Why do the authors of the report assume that a DEI regime that they themselves consider to be part of the problem can be retrofitted to address antisemitism? What if the very terms of that regime — “allyship,” for instance — obscure more than they reveal about the various prejudices with which the task force on antisemitism purports to be concerned? There is a tension — even a paradox — at the heart of the report, one which the authors themselves seem dimly to perceive but never manage to address directly.
The same cannot be said of the report issued by Stanford University, a much more sophisticated document than Columbia’s — although it, too, fails to resolve its underlying contradictions.
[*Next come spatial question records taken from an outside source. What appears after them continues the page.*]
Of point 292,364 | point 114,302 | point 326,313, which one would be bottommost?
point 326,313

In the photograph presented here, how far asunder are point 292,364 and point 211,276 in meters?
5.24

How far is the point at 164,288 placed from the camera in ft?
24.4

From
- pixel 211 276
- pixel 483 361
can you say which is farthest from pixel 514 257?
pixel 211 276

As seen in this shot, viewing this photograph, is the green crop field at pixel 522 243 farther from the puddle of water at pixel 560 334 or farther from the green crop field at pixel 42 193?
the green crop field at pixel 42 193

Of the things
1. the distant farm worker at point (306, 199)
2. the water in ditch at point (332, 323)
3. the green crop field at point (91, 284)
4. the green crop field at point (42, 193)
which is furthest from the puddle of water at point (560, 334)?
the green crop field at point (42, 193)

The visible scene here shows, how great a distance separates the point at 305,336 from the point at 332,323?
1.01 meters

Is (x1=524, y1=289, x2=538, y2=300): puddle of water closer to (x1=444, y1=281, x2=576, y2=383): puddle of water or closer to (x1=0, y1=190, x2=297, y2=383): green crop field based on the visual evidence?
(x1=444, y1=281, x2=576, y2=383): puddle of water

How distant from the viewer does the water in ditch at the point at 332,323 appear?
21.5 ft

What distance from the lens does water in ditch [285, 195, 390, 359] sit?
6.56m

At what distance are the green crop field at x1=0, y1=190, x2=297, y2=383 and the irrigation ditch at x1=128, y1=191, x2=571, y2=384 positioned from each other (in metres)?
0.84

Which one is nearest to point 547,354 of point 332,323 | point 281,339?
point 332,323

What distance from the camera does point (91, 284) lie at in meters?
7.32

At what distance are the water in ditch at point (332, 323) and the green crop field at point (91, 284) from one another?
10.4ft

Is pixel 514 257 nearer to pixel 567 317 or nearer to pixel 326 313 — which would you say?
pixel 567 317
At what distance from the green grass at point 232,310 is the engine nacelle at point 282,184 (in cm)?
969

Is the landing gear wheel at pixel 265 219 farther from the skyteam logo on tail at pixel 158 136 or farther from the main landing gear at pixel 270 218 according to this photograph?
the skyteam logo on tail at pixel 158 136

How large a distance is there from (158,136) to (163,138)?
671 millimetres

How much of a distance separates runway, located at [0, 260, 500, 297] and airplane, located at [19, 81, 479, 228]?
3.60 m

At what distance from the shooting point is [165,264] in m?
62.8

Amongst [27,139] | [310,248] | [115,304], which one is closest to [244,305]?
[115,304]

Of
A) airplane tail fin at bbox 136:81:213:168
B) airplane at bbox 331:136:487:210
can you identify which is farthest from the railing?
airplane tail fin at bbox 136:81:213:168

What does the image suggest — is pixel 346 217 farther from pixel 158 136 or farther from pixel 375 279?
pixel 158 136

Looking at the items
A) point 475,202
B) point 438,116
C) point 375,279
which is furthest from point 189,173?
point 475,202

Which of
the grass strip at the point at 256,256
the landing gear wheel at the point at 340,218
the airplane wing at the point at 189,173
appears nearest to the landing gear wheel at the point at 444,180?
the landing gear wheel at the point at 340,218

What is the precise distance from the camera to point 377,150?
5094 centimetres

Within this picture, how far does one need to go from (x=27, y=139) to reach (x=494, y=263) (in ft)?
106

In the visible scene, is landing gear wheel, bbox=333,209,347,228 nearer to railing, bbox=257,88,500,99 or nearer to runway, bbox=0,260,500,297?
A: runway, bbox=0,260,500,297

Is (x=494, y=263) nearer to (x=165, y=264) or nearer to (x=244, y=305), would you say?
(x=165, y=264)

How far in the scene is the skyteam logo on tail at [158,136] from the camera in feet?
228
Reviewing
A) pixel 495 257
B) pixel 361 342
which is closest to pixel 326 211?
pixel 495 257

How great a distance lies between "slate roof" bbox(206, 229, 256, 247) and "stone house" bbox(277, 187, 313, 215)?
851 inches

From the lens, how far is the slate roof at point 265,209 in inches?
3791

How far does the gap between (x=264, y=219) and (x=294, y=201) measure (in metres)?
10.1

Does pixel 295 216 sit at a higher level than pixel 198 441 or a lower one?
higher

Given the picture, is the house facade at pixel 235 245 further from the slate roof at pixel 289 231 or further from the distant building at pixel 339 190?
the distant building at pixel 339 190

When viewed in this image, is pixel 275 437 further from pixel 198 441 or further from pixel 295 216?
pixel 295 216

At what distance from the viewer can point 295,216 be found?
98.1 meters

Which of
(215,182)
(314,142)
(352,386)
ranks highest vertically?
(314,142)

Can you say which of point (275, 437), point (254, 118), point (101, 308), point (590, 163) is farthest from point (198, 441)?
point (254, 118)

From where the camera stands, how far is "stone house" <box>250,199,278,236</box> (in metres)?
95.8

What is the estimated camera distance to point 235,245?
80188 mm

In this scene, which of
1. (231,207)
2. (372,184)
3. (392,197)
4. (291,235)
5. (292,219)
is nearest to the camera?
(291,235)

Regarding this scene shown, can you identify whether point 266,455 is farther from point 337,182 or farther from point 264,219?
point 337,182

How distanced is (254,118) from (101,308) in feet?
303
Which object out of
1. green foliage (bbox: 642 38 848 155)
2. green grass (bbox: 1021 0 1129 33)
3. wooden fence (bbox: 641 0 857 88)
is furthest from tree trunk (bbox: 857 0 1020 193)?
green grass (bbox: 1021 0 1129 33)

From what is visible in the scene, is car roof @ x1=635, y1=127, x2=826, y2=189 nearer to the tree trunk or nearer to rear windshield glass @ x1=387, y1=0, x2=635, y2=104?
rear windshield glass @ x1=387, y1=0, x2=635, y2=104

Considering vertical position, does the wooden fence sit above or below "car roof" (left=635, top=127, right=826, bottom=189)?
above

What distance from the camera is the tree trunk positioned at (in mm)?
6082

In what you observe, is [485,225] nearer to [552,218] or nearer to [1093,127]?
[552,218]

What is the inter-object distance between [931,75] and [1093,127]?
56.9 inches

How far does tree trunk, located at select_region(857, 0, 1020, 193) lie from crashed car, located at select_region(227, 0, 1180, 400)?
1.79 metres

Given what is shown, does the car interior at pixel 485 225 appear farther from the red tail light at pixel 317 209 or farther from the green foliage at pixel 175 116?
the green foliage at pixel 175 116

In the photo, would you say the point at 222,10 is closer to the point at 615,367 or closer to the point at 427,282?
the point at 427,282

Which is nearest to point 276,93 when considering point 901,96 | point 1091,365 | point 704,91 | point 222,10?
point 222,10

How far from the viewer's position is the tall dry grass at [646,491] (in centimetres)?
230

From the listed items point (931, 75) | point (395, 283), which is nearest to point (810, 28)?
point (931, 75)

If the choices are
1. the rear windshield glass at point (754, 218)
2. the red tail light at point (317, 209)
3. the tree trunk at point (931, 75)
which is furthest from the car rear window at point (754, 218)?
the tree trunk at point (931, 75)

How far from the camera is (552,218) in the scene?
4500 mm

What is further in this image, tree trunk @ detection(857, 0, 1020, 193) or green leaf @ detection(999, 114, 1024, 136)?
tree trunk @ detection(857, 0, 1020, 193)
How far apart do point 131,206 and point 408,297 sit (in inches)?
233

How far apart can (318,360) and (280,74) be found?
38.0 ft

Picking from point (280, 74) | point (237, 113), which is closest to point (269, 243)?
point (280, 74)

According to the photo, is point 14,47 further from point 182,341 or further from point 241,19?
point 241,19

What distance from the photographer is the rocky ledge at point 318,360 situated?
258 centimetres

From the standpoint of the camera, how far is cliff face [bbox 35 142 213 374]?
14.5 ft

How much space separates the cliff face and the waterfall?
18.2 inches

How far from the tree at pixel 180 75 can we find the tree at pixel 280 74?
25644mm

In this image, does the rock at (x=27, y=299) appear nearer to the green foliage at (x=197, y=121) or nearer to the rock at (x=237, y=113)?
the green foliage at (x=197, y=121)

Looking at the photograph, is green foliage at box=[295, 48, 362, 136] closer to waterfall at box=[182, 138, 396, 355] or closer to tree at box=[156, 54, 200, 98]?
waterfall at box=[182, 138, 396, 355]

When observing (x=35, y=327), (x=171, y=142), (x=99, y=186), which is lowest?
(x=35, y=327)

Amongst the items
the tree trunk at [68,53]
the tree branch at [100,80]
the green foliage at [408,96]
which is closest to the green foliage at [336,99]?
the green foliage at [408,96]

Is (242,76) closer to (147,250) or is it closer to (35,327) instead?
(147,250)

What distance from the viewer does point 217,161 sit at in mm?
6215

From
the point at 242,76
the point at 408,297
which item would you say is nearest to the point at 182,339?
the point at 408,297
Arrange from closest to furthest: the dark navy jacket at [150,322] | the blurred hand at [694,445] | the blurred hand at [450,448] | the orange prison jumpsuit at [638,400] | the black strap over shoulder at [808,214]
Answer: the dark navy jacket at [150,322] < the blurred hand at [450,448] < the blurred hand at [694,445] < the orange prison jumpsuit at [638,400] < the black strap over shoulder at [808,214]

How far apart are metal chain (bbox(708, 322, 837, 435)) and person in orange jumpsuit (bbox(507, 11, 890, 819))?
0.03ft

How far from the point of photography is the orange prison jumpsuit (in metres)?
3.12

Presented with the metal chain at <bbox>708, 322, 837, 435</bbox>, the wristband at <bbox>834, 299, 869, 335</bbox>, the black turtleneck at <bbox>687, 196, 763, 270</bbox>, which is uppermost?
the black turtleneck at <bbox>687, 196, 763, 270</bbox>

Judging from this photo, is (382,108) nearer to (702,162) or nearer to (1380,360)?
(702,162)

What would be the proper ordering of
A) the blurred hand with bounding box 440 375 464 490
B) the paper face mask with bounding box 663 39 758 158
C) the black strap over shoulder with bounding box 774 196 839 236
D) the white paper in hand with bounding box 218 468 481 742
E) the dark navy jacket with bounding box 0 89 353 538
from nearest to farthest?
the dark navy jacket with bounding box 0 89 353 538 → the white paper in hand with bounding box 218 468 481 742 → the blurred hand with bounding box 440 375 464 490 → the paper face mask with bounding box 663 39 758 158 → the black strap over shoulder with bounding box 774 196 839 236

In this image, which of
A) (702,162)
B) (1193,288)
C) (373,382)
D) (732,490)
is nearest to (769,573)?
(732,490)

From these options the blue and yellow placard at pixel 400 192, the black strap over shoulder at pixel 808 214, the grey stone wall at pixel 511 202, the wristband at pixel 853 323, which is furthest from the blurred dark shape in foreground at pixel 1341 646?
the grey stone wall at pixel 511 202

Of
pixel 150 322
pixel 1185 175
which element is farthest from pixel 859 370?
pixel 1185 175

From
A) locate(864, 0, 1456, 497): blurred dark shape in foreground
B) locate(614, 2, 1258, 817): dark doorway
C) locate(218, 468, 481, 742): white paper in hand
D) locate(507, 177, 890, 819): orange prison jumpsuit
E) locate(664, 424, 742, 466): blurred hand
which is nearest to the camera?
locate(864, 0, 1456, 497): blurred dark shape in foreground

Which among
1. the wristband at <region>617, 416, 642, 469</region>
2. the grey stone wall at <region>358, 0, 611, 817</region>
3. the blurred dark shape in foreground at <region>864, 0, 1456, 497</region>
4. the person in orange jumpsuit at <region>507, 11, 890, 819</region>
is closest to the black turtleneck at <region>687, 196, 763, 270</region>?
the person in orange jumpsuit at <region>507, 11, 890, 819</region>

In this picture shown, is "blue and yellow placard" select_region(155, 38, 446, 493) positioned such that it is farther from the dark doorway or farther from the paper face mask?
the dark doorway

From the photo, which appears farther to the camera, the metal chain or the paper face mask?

Like Columbia’s, Stanford’s report zeroes in on “the rigid and artificial binary conceptions of identity” afflicting DEI doctrine, conceptions which both “reduc[e] complex social and political phenomena to slogans in utter contradiction with the university’s mission of critical inquiry” as well as “reinforc[e] negative stereotypes of certain groups, including Jews and Israelis.” Unlike Columbia’s task force, Stanford’s fully perceives its “Catch-22 situation.” Its members have been charged with remedying a problem with a toolkit that is itself part of the problem.
Since that circle can’t be squared, they suggest abolishing it. The current “approach to belonging and inclusion is anathema to the University’s educational mission"; DEI programs as currently constituted “tend to propagate oversimplified histories and promulgate ideologies about social justice without subjecting them to the critical inquiry that is a core aspect of a university education.” Therefore, they offer the “radical proposal” of replacing DEI with a set of pluralist commitments untarnished by the polarizing simplifications they see afflicting the current regime.
At least, in the long term. “In the short term,” on the other hand, they “recommend that Jews and Israelis be added to the panoply of identities recognized by DEI programs.” Given the harshness with which the Stanford task force judges actually-existing DEI, this is somewhat baffling. After all, if DEI programs simplify history, promote ideology, reject critical inquiry, and are at odds with the university’s mission — all of which the report alleges — why should they be expanded at all, even as a stop-gap measure?
By contrast, the Columbia task force not only sees no contradiction but considers DEI training and the university’s educational mission to be identical. “Training,” they write, “is an especially good fit for a university because it is a form of education.” Will the anti-antisemitism trainings proposed in fact be forms of education? They might more resemble what Griffiths wrote of the “Racial Equity Institute Phase I Training,” distrust of which got him into so much trouble: “Events of this sort are definitively anti-intellectual. (Re)trainings of intellectuals by bureaucrats and apparatchiks have a long and ignoble history.”